Before I met Dave I had spent so many nights alone in my apartment crying over my ex. He left me for another girl. He flaunted her in my face at the church picnic and let her drive his Lexus, something he never let me do. He even let her answer his cell phone, something I dared not do. One time I called him after we broke up to return his phone call and this chick answered the phone in a sleepy tone like she was half asleep. She told me that he was still sleep and that I should call him when they wake up. I was floored. He soon moved in with her, but kept calling me and like a dummy, I kept taking his calls. I thought this was the man I was going to marry and thought that this new girl was only temporary. But as the months wore on, I realized that he was not leaving her. He was stringing me along. I thought it would be easy to shake my ex, but it was so hard. I loved him and my feelings for him ran deep. To my credit, I never had sex with him after we broke up that last time, but I did take his phone calls and see him. Once I realized we weren’t getting back together, my nights were some of the loneliest moments in my life. The bright burnt orange walls of my apartment seemed to close in on me as I would lie on the bed and stare at the ceiling. Sometimes it hurt too much to move around because my body ached. Have you ever experienced heartache so deep that it effected you physically; you lose weight, your hair falls out, or your body simply hurts.

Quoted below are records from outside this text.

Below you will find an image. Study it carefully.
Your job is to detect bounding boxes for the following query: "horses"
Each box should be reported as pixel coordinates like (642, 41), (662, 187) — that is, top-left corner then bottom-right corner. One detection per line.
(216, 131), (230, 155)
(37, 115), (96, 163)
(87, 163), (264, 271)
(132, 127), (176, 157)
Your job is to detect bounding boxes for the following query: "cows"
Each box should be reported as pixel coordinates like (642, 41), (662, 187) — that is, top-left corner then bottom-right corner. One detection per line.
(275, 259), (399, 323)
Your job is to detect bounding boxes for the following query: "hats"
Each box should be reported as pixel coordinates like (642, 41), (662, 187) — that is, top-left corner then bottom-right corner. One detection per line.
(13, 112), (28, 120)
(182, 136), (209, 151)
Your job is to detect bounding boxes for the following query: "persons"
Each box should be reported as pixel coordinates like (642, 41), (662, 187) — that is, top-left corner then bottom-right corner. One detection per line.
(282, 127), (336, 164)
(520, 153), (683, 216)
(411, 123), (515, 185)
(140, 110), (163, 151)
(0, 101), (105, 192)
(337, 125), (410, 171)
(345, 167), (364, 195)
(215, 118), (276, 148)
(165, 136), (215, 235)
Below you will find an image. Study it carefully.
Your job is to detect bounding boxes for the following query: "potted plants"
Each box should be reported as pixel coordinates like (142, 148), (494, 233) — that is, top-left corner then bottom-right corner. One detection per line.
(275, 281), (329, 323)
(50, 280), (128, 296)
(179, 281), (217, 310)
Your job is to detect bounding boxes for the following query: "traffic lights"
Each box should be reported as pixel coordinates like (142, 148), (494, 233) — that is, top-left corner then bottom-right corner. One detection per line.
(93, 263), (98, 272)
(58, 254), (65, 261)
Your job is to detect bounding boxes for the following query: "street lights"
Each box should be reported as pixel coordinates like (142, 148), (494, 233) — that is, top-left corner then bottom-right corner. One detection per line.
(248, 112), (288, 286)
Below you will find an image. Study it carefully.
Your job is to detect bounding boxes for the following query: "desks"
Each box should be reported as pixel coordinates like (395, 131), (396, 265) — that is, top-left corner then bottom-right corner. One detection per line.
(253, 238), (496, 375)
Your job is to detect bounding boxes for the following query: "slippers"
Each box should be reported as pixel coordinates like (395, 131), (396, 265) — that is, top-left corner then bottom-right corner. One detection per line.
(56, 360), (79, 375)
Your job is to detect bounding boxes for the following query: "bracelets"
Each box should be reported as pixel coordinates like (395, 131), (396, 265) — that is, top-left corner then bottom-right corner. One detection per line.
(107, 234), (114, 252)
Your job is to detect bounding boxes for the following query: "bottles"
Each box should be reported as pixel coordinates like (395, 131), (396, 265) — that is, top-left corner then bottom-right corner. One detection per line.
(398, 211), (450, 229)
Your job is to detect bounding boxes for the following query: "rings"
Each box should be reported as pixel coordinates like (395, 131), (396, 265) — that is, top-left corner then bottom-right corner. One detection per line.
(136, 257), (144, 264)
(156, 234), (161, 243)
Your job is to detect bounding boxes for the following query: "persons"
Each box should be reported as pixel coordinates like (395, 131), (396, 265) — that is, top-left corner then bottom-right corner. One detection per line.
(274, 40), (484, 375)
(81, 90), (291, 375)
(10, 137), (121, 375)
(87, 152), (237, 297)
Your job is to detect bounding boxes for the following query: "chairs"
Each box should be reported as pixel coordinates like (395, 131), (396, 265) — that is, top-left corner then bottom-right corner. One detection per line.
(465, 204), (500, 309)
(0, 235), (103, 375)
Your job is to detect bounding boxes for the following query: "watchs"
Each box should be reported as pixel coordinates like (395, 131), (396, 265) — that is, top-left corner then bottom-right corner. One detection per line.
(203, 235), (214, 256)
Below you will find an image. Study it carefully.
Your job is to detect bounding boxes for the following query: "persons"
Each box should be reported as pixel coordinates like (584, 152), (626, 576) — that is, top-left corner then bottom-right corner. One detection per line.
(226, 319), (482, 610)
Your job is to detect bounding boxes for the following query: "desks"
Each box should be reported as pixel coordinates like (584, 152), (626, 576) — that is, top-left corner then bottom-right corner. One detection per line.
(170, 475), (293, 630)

Meeting Dave ended those dreadful lonely nights. Being with him reminded me of the old saying that the best way to get over a man is to get under another one. I don’t know if that’s true, but it felt good feeling his warm body lying next to mine during the middle of the night. It felt good having someone to talk to about things that were important to me. It felt good to make love on the regular. So many things about Dave felt so good that I couldn’t give that up, not right now.

Like my sister Kesha said, I was warned and I knew what I was getting myself into by still messing with Dave. But at the time, that phone call couldn’t compare to my fear of being alone.

Stay Tuned for the Conclusion…

© 2015, Shalena D.I.V.A.- Author| Speaker| Life And Business Coach. All rights reserved.

1 comment on “I Just had to have a Man Part 2 by Mimi”

  1. Mimi, thank you for sharing your story. I could especially relate to the ending. I, too, had those lonely moments where I felt like I’d never get over the pain of heartbreak. I also felt like the walls were closing in on me at night. Sometimes the fear of being alone is so strong that it alters your judgment. You find yourself settling for things and situations that you wouldn’t normally.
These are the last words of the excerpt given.